‘Cost of detaining and accommodating migrants could hit £9bn in three years’
The cost of detaining and accommodating people under the Government’s controversial plans to tackle Channel crossings could amount to more than £9 billion in the first three years, according to a refugee charity.
More than 250,000 people, including up to 45,000 children, could have their asylum claims deemed inadmissible under the Illegal Migration Bill in that time, the Refugee Council said.
The charity said its policy experts came up with the estimates as part of an impact assessment of the consequences of the first three years of the Bill, assuming it comes into force on November 7, six months after it was introduced in Parliament.
Its calculations are based on the Home Office being able to remove 10,000 people to Rwanda in each of the three years, detaining people for an average of 28 days and accommodating those who are not detained.
The Refugee Council assessment said: “In the first three years of the legislation coming into effect, between 225,347 and 257,101 people will have their asylum claims deemed inadmissible. This includes between 39,500 and 45,066 children.
“At the end of the third year, between 161,147 and 192,670 people will have had their asylum claims deemed inadmissible but not have been removed. They will be unable to have their asylum claims processed, unable to work and will be reliant on Home Office support and accommodation indefinitely.

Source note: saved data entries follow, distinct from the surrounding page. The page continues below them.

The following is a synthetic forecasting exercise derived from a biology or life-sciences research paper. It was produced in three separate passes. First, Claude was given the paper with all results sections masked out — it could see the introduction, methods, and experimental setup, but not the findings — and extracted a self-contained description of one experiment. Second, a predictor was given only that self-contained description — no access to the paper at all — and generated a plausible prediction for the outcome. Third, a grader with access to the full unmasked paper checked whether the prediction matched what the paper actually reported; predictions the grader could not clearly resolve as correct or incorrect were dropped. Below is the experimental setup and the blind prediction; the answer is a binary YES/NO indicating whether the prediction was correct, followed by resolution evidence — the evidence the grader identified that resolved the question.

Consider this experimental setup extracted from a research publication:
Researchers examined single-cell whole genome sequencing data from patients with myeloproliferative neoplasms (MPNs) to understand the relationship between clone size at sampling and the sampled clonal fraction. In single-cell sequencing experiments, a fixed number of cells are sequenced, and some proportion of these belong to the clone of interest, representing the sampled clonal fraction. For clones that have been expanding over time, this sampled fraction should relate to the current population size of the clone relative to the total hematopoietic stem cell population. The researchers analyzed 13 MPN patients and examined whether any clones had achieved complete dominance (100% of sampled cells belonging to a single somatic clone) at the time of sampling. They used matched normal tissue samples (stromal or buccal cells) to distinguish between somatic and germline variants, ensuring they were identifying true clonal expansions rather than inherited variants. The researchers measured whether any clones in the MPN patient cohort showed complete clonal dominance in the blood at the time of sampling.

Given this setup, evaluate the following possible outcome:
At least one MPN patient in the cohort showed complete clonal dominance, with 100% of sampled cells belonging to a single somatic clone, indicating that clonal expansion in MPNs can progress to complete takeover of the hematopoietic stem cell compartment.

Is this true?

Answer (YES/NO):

“In total, between £8.7 billion and £9.6 billion will have been spent on detaining and accommodating people impacted by the Bill in the first three years of its operation.”
All the evidence shows that the vast majority of those who come here by so-called irregular routes are refugees escaping bombs and bullets, violence and persecution
The charity said it used various data sources and made assumptions, including that 88% of people who cross the Channel in a small boat each year subsequently apply for asylum and it costs £120.42 to detain someone each day.
It said its lower estimates assume 50% of people will be detained under the Bill and upper estimates assume 100% of people will be detained.
The organisation said it is important to note the Home Office does not publish data on how many people who apply for asylum arrive irregularly other than by boat, and said it based its figures on existing data from reports by the Independent Chief Inspector of Borders and Immigration.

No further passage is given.